"I got my last sickness that time, parson—it's all up—good-by!"

The missionary would have said more, would have prayed with the fellow, despite the terrifying peril around him, had there been time to do so, but Jim Deane was dead.

"God rest his soul!" murmured the good man, gently laying down the head, and drawing the body as closely as he could to the gunwale, where it would be out of the way.

As from the first, the missionary exposed himself with the utmost recklessness, and, where the bullets were hurtling all about him, the wonder was that he had not already been struck; but the life of Rev. J. B. Finley was one of sacrifice, peril, suffering and hardship, in which his last thought was for himself. He was ready for the call of the dark angel, whether he came at midnight, morning, or high noon, and the angel did not come until after the lapse of many years, when the scenes such as we are describing had long passed away.

A strange and for a time wholly unaccountable occurrence took place near the stem of the flatboat, only a moment before Jim Deane was mortally smitten.

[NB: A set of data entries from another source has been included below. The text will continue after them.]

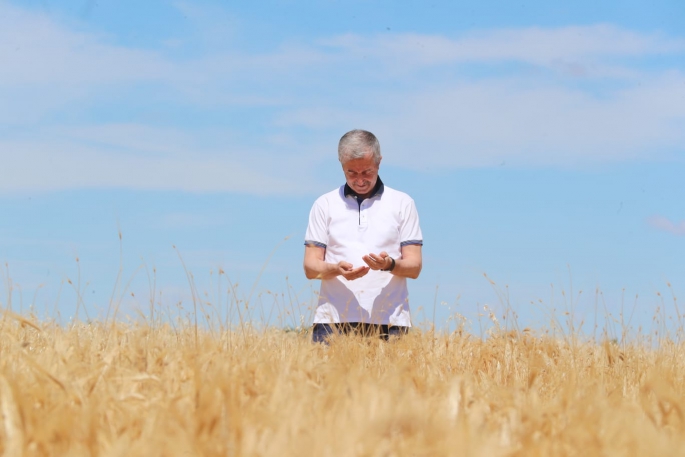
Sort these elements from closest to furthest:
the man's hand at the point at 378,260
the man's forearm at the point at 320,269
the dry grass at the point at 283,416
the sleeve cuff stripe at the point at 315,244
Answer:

Simon Kenton had just withdrawn his attention from Jethro Juggens and his canoe, and was looking toward the bank at his elbow, when he uttered an exclamation, the meaning of which no one caught, or, if he did, failed to notice it in the tumult and hullabaloo. At the same moment the ranger gathered his muscles into one mighty effort, and made a leap toward shore.

Superb as was his skill in this direction, the distance was too great to be covered, and he stuck in the water, but so near land that he sank only to his waist. He struggled furiously forward, seemingly in the very midst of the Shawanoes, and was immediately lost to sight.

There was no time to inquire the meaning of this extraordinary action, and no one suspected it, but it became apparent within a brief space of time.

It was at this juncture that several noticed the wind had risen again. It was blowing not so strongly as before, but with sufficient power to start the flatboat slowly up stream. Boone called to all to keep down, while he, crouching close to the stern, held the oar so that it helped steer the craft into mid-stream.

The missionary did the same with the forward sweep, and, impelled by the wind, the craft slowly forged away from the Kentucky and toward the Ohio shore.